Al centro della discussione tre parole chiave: rispetto, reciprocità e consenso, valori che devono guidare le relazioni tra uomini e donne e che vanno compresi sin dall’età scolastica. Gli studenti hanno avuto l’opportunità di confrontarsi con esperti come la dott.ssa Anna Maria Casaburi, giurista specializzata in diritto minorile e di famiglia, e il dr. Eugenio Cantanna, Capo di Gabinetto della Questura di Brindisi, che hanno approfondito le dinamiche legate al bullismo, al cyberbullismo e alla violenza giovanile. Approfondito anche il concetto di cittadinanza reale e digitale.
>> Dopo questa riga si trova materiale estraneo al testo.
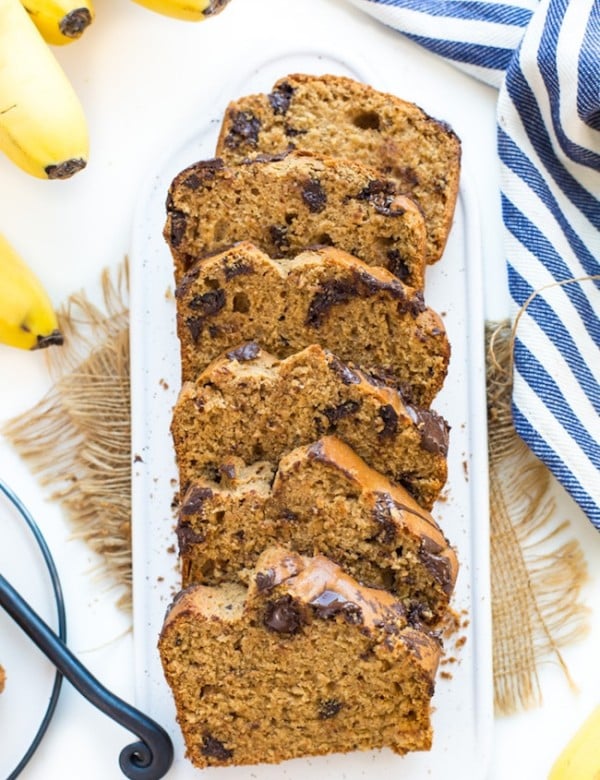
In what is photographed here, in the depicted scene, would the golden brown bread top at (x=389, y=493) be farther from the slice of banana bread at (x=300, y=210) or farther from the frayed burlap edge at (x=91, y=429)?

La prima richiama i doveri e i diritti che ciascun individuo esercita nella vita quotidiana, nelle relazioni sociali e nella comunità locale. La seconda riguarda invece il comportamento online: dall’uso consapevole dei social network alla tutela della privacy, fino alla responsabilità di contrastare linguaggi d’odio e fake news. Educare i ragazzi a muoversi con maturità in entrambi gli ambiti significa prepararli a essere cittadini completi, capaci di vivere con coerenza e rispetto tanto nella società fisica quanto in quella virtuale. Grazie al cortometraggio scelto per l’occasione è stato affrontato anche il tema dell’intelligenza artificiale. Gli interventi hanno evidenziato come le nuove tecnologie possano influenzare i rapporti interpersonali, modificando modalità di comunicazione e di socializzazione.

“Corti Sociali: La Scuola che Educa” si conferma un percorso innovativo, capace di trasformare l’apprendimento in occasione di crescita personale e collettiva. Gli studenti non sono semplici spettatori, ma protagonisti di un processo che li invita a riflettere, a sviluppare autoconsapevolezza e a costruire una comunità più attenta e solidale, pronta ad affrontare le sfide della società digitale con senso critico e responsabilità.